- Born: Brazil
- Education: Federal University of Pelotas Heart Institute of Rio Grande do Sul
- Awards: Inducted Fellow, American College of Medical Informatics 2001-HIMSS RP Covert Award 21st Century Achievement Award for Education & Academia 2006 Computerworld Honors Program
- Scientific career
- Fields: Pediatrics Biomedical Informatics Translational bioinformatics
- Workplaces: Indiana University School of Medicine(2019-present) University of Wisconsin-Madison (2011–2019) University of Chicago (2008–2011) Columbia University(2002–2007) Catholic University of Rio Grande do Sul do Rio Grande do Sul (1991–1996)
- Academic advisors: James J. Cimino

= Eneida A. Mendonça =

Brazilian scientist

Eneida A. Mendonça, is a Brazilian-born physician-scientist and biomedical informatician. She pioneered the use of natural language processing in both the biomedical literature and in electronic medical record narratives in order to identify knowledge relevant to medical decision making in the context of the patient care. In addition, she has devoted many years to develop innovative clinical information systems that have been integrated in the NewYork–Presbyterian Hospital, the Columbia University Medical Center, and the Cornell Medical Center.
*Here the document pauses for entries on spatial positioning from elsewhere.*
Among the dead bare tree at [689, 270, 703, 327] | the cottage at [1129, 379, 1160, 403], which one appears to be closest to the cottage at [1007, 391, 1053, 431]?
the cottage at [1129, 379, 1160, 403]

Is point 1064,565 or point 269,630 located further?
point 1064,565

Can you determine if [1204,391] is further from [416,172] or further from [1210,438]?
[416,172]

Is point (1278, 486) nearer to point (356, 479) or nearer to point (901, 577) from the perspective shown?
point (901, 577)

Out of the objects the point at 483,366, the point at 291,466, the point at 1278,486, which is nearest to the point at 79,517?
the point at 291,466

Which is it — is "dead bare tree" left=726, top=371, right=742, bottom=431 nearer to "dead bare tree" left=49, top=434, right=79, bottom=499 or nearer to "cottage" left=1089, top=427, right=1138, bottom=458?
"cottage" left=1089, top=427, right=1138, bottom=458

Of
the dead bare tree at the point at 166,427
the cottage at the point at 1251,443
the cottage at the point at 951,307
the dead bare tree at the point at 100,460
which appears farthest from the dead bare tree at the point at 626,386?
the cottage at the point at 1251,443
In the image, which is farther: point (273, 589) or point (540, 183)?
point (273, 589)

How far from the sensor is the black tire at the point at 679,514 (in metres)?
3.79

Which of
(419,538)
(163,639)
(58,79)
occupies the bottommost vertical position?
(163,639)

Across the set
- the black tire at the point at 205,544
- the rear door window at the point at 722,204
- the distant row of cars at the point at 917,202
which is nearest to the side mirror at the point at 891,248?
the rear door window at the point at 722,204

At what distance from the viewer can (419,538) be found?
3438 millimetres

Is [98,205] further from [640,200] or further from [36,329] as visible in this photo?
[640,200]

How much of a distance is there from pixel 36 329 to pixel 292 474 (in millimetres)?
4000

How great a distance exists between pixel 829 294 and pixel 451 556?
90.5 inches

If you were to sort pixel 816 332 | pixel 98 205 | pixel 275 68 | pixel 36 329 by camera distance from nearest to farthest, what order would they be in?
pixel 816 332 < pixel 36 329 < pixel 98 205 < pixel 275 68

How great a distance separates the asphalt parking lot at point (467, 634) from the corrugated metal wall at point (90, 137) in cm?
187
She was a member of the faculty at the University of Chicago. She holds a medical degree from the Federal University of Pelotas, Brazil and a Ph.D. in biomedical informatics from Columbia University, New York.

Currently, Mendonça is the Inaugural VP for Research Development of the Regenstrief Institute at the Indiana University School of Medicine. Mendonça has contributed over 100 publications to the fields of biomedical informatics and medicine.